■ **PASSAGE TO READ**:
In FIG. 5D, the display interface shows the automatic placement of the wall 518 and the door 520 in the editable map (e.g., at step 130 in the method 120) after the user has completed tracing the untraced section. According to some embodiments, before the wall 518 and door 520 are finally placed in the editable map, the display interface 500 may display a prompt (not shown) to the user to confirm or modify the proposed placement of the feature (e.g., at step 132 in the method 120). Given that the editable map is superimposed on the base map, the user can quickly and easily confirm whether the proposed door placement in the editable map is actually a door in the base map.


Referring back to FIG. 2, at 132, the user may correct or modify the polygon object automatically placed in the editable map.


At 134, the editable map may be updated to show the modified polygon object depending on whether a modification was received at step 132. Following step 134, the method 120 cycles through steps 128, 130 (and in some cases steps 132 and 134) until all architectural features in the base map are traced and placed in the editable map.


At 136, the user inputs correcting or modifying the polygon objects at step 136 are fed back to the ML model (FIG. 8) to further train the neural network to automatically place polygon objects in the editable map correctly.


Referring to FIG. 2B shown therein is a method 140 for machine-assisted map editing. According to various embodiments the method 140 may be a continuation of the method 120 (FIG. 2A) or performed separately. Generally, the method 140 is only performed after all walls (e.g., wall 202 in FIG. 3) in the base map are traced and placed in the editable map. While the method 140 described below pertains to connections, it should be understood that the method 140 can be applied to furniture (desks, tables, etc.) and fixtures (e.g., sinks, toilets, etc.) by training a ML neural network to detect and classify those features.


At 142, connections in the base map are detected by a trained ML neural network. Connections refer to stairways, elevators, walkways, or the like, that connect the area depicted in the base map to another floor or area not depicted in the base map. The ML neural network is preferably a GAN trained to classify lines, markings or symbols denoting connections in the base map using paired training set data. For example, the ML neural network may be trained to recognize lines, markings or symbols in the base map that indicate the location of connections.

■ **WHAT YOU NEED TO DO**: Carry on the map-editing text, starting right after its final sentence. The data is separate material with no connection to the map-editing text.

■ **RECORDED INFORMATION**:
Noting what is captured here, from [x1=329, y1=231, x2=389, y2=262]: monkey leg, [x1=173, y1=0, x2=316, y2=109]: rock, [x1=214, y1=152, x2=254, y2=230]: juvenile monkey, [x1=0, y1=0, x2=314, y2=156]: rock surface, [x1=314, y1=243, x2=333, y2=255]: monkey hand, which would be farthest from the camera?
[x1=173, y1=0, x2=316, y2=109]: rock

■ **RESPONSE BELOW**:
At 144, in some embodiments, the connections detected in the base map are proposed for placement in the editable map. The position/coordinates of a connection in the base map corresponds to the position/coordinates of that same connection in the vectorized polygonal representation of the architectural data stored in the memory. Accordingly, the map editing system knows (or has predicted) the position of the connection, and proposes placement of the connection in the editable map.


At 146, in some embodiments, user input confirming placement of the connections is received. Given that the editable map is superimposed on the base map, the user can quickly and easily confirm whether the proposed connection placement in the editable map is actually a connection in the base map.


At 148, the connections are placed in the editable map.


Referring to FIG. 6A, shown therein is a display interface 600 showing placement of connections in an editable map, according to an embodiment. The display interface 600 shows the editable map (dark grey lines) superimposed on the base map (light grey lines). Connections in the editable map may be indicated with icons (as shown) or text. The connections include stairways 602 and elevators 604 detected in the base map by the ML neural network. According to some embodiments, the display interface 600 may display a prompt 606 to the user to confirm placement of the connections 602, 604 in the editable map.


Referring back to FIG. 2B, at 150, a floor span for each connection is assigned. Floor span refers to floors or areas not depicted in the base map that the connection reaches, for example, one or more floors above or below the floor depicted in the base map. The floor span may be assigned automatically by the ML model or by the user.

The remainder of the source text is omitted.